RESEARCH

中赤外量子もつれ光源の開発

本研究室は広帯域の中赤外量子もつれ光子対の生成、計測およびそれを用いた応用に関する研究を行っています。中赤外帯域の量子もつれを用いた量子光学の研究は、光と物質の相互作用を革新的に探求する重要な分野です。この研究により、新たな光応答や量子干渉を明らかにすることが可能です。中赤外帯域の量子もつれを利用した超高感度のセンシングやイメージングなどの応用も期待されています。例えば、分子分光法の高感度化や化学反応のモニタリング、医療画像の向上などが挙げられます。中赤外帯域の量子もつれを活用することで、光学技術のさらなる進化と多様な応用の開拓が可能となります。

1. 超広帯域中赤外量子もつれ光源の開発

中赤外領域での量子光学研究において重要な課題の一つです。広帯域で高品質の量子もつれ光源を開発することで、分子やナノスケールの相互作用や量子制御の解明に貢献し、医療診断や材料科学、エネルギー変換にも革新的な応用が期待されます。超広帯域中赤外量子もつれ光源の開発は、量子光学研究とそれに基づく新たな技術の創出において、重要な一歩となります。

2. 超広帯域中赤外量子もつれ光子の計測技術の開発

中赤外光は可視光や近赤外光に比べて検出が困難であり、有効な計測手法の開発が求められます。一方、可視光は既に高感度かつ高分解能の計測技術があります。そこで、非線形光学効果を利用して中赤外光を可視光に変換すれば効率よく計測することができます。これにより、中赤外光計測の制約や難関を克服することが期待されます。

中赤外イメージング

ケミカルイメージングは、赤外吸収分光法を応用して、画像の各ピクセルにおける化学成分を特定する革新的なマッピング手法であり、中赤外帯域における分光イメージング、あるいはハイパースペクトルイメージングとも呼ばれます。この手法で取得された画像データは、二次元の空間情報に加え、一つの波長スペクトルの次元を持ち、赤外吸収スペクトルの特徴から対象物の化学組成を識別し、マッピングできます。本研究では、サブサイクルの中赤外超短パルスは、サンプルを全面照射し、透過した後にサンプルの結像面に設置した結晶に転送されます。同時に、チャープパルスも結晶に照射され、中赤外パルスとチャープパルスにおける和周波発生の信号は、波長スペクトルと二次元の位置情報をデータキューブとして記録されます。中赤外超短パルスを可視光に高効率で波長変換することで、シリコンベースの可視光用検出器で検出できるため、赤外検出器に比べてはるかに高性能なイメージングが可能となります。この技術は、食品工業、農業、医療、環境モニタリング、材料科学など、さまざまな分野への応用が期待されます。

第二高調波和周波分光法

第二高調波や和周波発生は非線形光学現象の一つです。物質に光を照射すると、非対称な分子や構成単位において、元の光の周波数が2倍(第二高調波)や周波数の和(和周波)に変換されます。この特性を利用した分光法やイメージング法では、非対称な部分が選択的に観察できます。この技術は、表面分析や物質の構造解析に応用されます。

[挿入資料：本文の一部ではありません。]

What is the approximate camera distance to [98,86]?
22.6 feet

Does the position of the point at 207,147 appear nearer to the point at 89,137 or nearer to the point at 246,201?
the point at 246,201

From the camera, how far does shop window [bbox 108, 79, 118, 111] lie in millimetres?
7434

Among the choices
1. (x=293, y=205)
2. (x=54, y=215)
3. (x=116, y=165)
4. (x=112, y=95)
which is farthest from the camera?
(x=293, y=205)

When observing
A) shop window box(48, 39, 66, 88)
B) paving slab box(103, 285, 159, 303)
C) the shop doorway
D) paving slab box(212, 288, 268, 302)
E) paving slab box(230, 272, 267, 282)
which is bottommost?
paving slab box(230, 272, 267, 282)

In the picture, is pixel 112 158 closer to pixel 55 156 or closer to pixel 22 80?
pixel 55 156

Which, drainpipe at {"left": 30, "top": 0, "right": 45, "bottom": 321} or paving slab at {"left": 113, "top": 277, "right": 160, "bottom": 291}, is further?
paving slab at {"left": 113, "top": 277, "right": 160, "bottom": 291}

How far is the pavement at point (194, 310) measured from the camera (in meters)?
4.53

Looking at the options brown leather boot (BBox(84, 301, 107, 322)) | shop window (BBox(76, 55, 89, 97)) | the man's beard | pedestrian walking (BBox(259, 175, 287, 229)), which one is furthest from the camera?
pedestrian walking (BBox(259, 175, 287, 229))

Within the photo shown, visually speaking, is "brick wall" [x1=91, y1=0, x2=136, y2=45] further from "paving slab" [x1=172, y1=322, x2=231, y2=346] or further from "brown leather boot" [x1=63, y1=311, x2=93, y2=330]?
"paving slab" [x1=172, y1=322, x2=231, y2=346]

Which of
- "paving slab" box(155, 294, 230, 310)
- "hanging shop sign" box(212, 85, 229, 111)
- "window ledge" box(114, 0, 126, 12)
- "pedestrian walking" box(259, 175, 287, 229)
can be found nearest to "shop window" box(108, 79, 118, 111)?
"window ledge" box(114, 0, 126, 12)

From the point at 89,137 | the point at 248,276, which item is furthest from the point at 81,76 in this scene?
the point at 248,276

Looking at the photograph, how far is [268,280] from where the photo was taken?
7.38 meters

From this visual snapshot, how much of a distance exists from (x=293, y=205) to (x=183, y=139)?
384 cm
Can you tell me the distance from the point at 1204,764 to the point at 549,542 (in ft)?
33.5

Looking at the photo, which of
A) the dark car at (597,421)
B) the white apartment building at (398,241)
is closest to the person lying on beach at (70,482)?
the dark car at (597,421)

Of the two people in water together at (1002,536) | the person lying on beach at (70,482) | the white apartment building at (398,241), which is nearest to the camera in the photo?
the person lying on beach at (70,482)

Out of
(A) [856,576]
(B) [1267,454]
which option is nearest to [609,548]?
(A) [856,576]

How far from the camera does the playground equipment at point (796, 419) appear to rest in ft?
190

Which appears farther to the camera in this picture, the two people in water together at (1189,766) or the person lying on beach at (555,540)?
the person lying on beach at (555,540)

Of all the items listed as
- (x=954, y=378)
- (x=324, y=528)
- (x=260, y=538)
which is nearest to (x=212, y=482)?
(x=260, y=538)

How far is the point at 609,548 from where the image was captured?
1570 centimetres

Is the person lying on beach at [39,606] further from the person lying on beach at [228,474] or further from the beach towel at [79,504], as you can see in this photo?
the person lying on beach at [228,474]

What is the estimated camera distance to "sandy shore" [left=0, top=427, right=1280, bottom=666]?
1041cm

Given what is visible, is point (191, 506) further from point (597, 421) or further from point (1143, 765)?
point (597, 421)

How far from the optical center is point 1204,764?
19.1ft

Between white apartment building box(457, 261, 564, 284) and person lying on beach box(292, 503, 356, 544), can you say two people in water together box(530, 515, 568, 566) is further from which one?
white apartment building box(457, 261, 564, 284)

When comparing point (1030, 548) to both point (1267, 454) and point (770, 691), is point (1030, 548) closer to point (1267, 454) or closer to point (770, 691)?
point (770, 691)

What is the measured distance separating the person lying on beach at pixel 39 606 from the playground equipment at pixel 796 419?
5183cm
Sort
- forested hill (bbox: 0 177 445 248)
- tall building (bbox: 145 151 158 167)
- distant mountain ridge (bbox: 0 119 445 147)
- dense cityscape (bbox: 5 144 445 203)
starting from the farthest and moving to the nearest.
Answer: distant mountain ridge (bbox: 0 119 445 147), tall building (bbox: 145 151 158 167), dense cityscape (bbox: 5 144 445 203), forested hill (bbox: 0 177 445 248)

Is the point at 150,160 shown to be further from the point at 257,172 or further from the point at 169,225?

非線形顕微鏡や分光装置を開発するにあたり、巨大分子や糖類、タンパク質、プラスチックなどのさまざまなサンプルを観察し、これまで知られていなかった材料における非線形光物性の研究が行われています。その結果、超巨大多糖類分子の巨視的な非対称な構造を追跡し、自己組織化のメカニズムを解明することができました。また、高度に分散した貴金属ナノ粒子を含むポリプロピレンの薄膜を観察・分析し、貴金属ナノ粒子をドープされたポリプロピレン薄膜やプラスチックの素材における非線形光物性を解明しました。また、米種子の観察では、種子中のグルコース分布情報を可視化し、発芽開始時のメカニズムの解釈に貢献しました。さらに、蜘蛛の糸を観察することで、糸を切断する際のメカニズムを直接観察しました。そして、長距離顕微鏡を用いて、静電場の強度と方向の二次元空間分布を先駆的に計測することにも成功しました。